#### WORK INSTRUCTIONS:
Copy the data exactly.

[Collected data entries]
* * * * * * *
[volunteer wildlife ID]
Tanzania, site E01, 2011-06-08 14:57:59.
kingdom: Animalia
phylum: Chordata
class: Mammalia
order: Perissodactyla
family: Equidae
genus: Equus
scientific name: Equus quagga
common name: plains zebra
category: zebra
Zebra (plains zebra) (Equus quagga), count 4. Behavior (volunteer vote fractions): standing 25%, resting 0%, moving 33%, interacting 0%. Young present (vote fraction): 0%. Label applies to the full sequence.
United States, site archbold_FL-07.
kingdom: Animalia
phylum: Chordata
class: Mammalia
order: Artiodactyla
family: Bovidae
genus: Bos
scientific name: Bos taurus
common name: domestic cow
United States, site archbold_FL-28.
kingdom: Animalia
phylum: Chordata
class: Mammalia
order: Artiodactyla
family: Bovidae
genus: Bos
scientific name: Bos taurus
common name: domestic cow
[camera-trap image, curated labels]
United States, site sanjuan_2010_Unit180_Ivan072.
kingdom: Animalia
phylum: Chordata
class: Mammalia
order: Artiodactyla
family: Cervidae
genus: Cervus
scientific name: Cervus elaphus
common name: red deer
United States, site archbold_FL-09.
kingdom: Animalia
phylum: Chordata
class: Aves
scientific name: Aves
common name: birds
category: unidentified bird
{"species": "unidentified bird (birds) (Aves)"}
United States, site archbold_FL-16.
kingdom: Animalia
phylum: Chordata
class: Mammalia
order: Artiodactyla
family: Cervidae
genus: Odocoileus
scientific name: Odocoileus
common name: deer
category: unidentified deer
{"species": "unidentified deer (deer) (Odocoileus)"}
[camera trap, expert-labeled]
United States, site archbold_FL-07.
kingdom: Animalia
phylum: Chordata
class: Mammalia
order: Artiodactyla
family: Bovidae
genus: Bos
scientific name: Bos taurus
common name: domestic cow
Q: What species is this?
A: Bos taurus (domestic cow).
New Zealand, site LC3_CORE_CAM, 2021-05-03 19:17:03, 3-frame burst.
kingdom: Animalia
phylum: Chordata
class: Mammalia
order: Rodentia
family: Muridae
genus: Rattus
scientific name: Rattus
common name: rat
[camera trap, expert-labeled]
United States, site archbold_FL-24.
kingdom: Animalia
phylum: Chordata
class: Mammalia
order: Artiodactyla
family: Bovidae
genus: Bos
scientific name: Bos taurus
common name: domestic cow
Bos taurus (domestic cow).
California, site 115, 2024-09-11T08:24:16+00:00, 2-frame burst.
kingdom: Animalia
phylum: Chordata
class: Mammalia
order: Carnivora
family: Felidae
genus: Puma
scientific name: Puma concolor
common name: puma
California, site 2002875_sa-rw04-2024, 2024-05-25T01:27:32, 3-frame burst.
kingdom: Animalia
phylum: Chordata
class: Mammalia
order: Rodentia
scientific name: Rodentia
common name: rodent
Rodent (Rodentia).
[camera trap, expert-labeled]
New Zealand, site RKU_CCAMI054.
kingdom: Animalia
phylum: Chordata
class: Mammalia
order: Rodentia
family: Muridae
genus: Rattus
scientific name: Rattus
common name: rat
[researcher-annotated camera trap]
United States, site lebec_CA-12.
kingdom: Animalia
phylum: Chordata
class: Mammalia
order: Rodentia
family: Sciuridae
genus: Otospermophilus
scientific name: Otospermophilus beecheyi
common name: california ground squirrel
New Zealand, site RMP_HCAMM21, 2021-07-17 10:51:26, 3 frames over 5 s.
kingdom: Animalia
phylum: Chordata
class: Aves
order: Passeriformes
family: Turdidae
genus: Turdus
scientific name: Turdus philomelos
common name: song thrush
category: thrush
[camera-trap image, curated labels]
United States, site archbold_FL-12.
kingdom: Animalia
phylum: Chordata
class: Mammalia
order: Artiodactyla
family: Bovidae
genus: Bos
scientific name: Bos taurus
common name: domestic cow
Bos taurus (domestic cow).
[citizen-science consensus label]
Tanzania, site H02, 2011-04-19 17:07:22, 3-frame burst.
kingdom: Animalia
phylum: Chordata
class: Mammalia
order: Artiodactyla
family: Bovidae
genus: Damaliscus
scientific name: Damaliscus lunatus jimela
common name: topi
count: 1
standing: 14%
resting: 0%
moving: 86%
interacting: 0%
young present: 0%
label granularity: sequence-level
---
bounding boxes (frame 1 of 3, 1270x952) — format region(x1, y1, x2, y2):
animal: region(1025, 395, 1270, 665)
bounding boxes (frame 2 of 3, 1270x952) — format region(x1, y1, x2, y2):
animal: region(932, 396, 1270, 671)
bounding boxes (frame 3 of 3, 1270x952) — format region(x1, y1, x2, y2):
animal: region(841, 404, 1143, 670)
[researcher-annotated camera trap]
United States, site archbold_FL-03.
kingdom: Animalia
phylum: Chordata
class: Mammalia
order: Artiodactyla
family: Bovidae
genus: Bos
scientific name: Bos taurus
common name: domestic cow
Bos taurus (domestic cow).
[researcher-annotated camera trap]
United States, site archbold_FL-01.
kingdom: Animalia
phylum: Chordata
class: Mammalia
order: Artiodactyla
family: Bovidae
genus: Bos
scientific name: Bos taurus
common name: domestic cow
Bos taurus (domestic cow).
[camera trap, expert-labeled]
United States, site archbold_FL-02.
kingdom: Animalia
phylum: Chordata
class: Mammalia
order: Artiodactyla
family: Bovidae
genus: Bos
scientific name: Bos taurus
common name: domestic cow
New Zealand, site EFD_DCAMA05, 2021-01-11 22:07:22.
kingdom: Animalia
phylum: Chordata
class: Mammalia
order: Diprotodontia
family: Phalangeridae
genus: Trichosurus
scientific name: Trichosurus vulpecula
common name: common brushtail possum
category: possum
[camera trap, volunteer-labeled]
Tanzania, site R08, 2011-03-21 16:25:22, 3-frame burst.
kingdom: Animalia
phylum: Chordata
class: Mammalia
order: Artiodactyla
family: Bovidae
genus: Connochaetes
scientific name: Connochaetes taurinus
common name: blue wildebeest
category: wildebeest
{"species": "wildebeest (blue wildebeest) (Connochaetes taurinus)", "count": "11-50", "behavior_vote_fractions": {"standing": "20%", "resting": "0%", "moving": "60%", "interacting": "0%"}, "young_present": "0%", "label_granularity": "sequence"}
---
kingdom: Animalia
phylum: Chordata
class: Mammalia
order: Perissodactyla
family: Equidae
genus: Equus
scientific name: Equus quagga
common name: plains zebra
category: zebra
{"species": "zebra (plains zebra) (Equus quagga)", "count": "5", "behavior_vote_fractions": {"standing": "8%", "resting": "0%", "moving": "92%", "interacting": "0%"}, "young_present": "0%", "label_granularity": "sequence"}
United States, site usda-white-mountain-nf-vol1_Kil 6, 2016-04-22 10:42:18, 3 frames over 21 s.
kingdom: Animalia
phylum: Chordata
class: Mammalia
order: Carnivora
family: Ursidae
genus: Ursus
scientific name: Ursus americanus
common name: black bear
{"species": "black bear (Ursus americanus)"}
* * * * * * *
#### EXPECTED ANSWER:
[volunteer wildlife ID]
Tanzania, site E01, 2011-06-08 14:57:59.
kingdom: Animalia
phylum: Chordata
class: Mammalia
order: Perissodactyla
family: Equidae
genus: Equus
scientific name: Equus quagga
common name: plains zebra
category: zebra
Zebra (plains zebra) (Equus quagga), count 4. Behavior (volunteer vote fractions): standing 25%, resting 0%, moving 33%, interacting 0%. Young present (vote fraction): 0%. Label applies to the full sequence.
United States, site archbold_FL-07.
kingdom: Animalia
phylum: Chordata
class: Mammalia
order: Artiodactyla
family: Bovidae
genus: Bos
scientific name: Bos taurus
common name: domestic cow
United States, site archbold_FL-28.
kingdom: Animalia
phylum: Chordata
class: Mammalia
order: Artiodactyla
family: Bovidae
genus: Bos
scientific name: Bos taurus
common name: domestic cow
[camera-trap image, curated labels]
United States, site sanjuan_2010_Unit180_Ivan072.
kingdom: Animalia
phylum: Chordata
class: Mammalia
order: Artiodactyla
family: Cervidae
genus: Cervus
scientific name: Cervus elaphus
common name: red deer
United States, site archbold_FL-09.
kingdom: Animalia
phylum: Chordata
class: Aves
scientific name: Aves
common name: birds
category: unidentified bird
{"species": "unidentified bird (birds) (Aves)"}
United States, site archbold_FL-16.
kingdom: Animalia
phylum: Chordata
class: Mammalia
order: Artiodactyla
family: Cervidae
genus: Odocoileus
scientific name: Odocoileus
common name: deer
category: unidentified deer
{"species": "unidentified deer (deer) (Odocoileus)"}
[camera trap, expert-labeled]
United States, site archbold_FL-07.
kingdom: Animalia
phylum: Chordata
class: Mammalia
order: Artiodactyla
family: Bovidae
genus: Bos
scientific name: Bos taurus
common name: domestic cow
Q: What species is this?
A: Bos taurus (domestic cow).
New Zealand, site LC3_CORE_CAM, 2021-05-03 19:17:03, 3-frame burst.
kingdom: Animalia
phylum: Chordata
class: Mammalia
order: Rodentia
family: Muridae
genus: Rattus
scientific name: Rattus
common name: rat
[camera trap, expert-labeled]
United States, site archbold_FL-24.
kingdom: Animalia
phylum: Chordata
class: Mammalia
order: Artiodactyla
family: Bovidae
genus: Bos
scientific name: Bos taurus
common name: domestic cow
Bos taurus (domestic cow).
California, site 115, 2024-09-11T08:24:16+00:00, 2-frame burst.
kingdom: Animalia
phylum: Chordata
class: Mammalia
order: Carnivora
family: Felidae
genus: Puma
scientific name: Puma concolor
common name: puma
California, site 2002875_sa-rw04-2024, 2024-05-25T01:27:32, 3-frame burst.
kingdom: Animalia
phylum: Chordata
class: Mammalia
order: Rodentia
scientific name: Rodentia
common name: rodent
Rodent (Rodentia).
[camera trap, expert-labeled]
New Zealand, site RKU_CCAMI054.
kingdom: Animalia
phylum: Chordata
class: Mammalia
order: Rodentia
family: Muridae
genus: Rattus
scientific name: Rattus
common name: rat
[researcher-annotated camera trap]
United States, site lebec_CA-12.
kingdom: Animalia
phylum: Chordata
class: Mammalia
order: Rodentia
family: Sciuridae
genus: Otospermophilus
scientific name: Otospermophilus beecheyi
common name: california ground squirrel
New Zealand, site RMP_HCAMM21, 2021-07-17 10:51:26, 3 frames over 5 s.
kingdom: Animalia
phylum: Chordata
class: Aves
order: Passeriformes
family: Turdidae
genus: Turdus
scientific name: Turdus philomelos
common name: song thrush
category: thrush
[camera-trap image, curated labels]
United States, site archbold_FL-12.
kingdom: Animalia
phylum: Chordata
class: Mammalia
order: Artiodactyla
family: Bovidae
genus: Bos
scientific name: Bos taurus
common name: domestic cow
Bos taurus (domestic cow).
[citizen-science consensus label]
Tanzania, site H02, 2011-04-19 17:07:22, 3-frame burst.
kingdom: Animalia
phylum: Chordata
class: Mammalia
order: Artiodactyla
family: Bovidae
genus: Damaliscus
scientific name: Damaliscus lunatus jimela
common name: topi
count: 1
standing: 14%
resting: 0%
moving: 86%
interacting: 0%
young present: 0%
label granularity: sequence-level
---
bounding boxes (frame 1 of 3, 1270x952) — format region(x1, y1, x2, y2):
animal: region(1025, 395, 1270, 665)
bounding boxes (frame 2 of 3, 1270x952) — format region(x1, y1, x2, y2):
animal: region(932, 396, 1270, 671)
bounding boxes (frame 3 of 3, 1270x952) — format region(x1, y1, x2, y2):
animal: region(841, 404, 1143, 670)
[researcher-annotated camera trap]
United States, site archbold_FL-03.
kingdom: Animalia
phylum: Chordata
class: Mammalia
order: Artiodactyla
family: Bovidae
genus: Bos
scientific name: Bos taurus
common name: domestic cow
Bos taurus (domestic cow).
[researcher-annotated camera trap]
United States, site archbold_FL-01.
kingdom: Animalia
phylum: Chordata
class: Mammalia
order: Artiodactyla
family: Bovidae
genus: Bos
scientific name: Bos taurus
common name: domestic cow
Bos taurus (domestic cow).
[camera trap, expert-labeled]
United States, site archbold_FL-02.
kingdom: Animalia
phylum: Chordata
class: Mammalia
order: Artiodactyla
family: Bovidae
genus: Bos
scientific name: Bos taurus
common name: domestic cow
New Zealand, site EFD_DCAMA05, 2021-01-11 22:07:22.
kingdom: Animalia
phylum: Chordata
class: Mammalia
order: Diprotodontia
family: Phalangeridae
genus: Trichosurus
scientific name: Trichosurus vulpecula
common name: common brushtail possum
category: possum
[camera trap, volunteer-labeled]
Tanzania, site R08, 2011-03-21 16:25:22, 3-frame burst.
kingdom: Animalia
phylum: Chordata
class: Mammalia
order: Artiodactyla
family: Bovidae
genus: Connochaetes
scientific name: Connochaetes taurinus
common name: blue wildebeest
category: wildebeest
{"species": "wildebeest (blue wildebeest) (Connochaetes taurinus)", "count": "11-50", "behavior_vote_fractions": {"standing": "20%", "resting": "0%", "moving": "60%", "interacting": "0%"}, "young_present": "0%", "label_granularity": "sequence"}
---
kingdom: Animalia
phylum: Chordata
class: Mammalia
order: Perissodactyla
family: Equidae
genus: Equus
scientific name: Equus quagga
common name: plains zebra
category: zebra
{"species": "zebra (plains zebra) (Equus quagga)", "count": "5", "behavior_vote_fractions": {"standing": "8%", "resting": "0%", "moving": "92%", "interacting": "0%"}, "young_present": "0%", "label_granularity": "sequence"}
United States, site usda-white-mountain-nf-vol1_Kil 6, 2016-04-22 10:42:18, 3 frames over 21 s.
kingdom: Animalia
phylum: Chordata
class: Mammalia
order: Carnivora
family: Ursidae
genus: Ursus
scientific name: Ursus americanus
common name: black bear
{"species": "black bear (Ursus americanus)"}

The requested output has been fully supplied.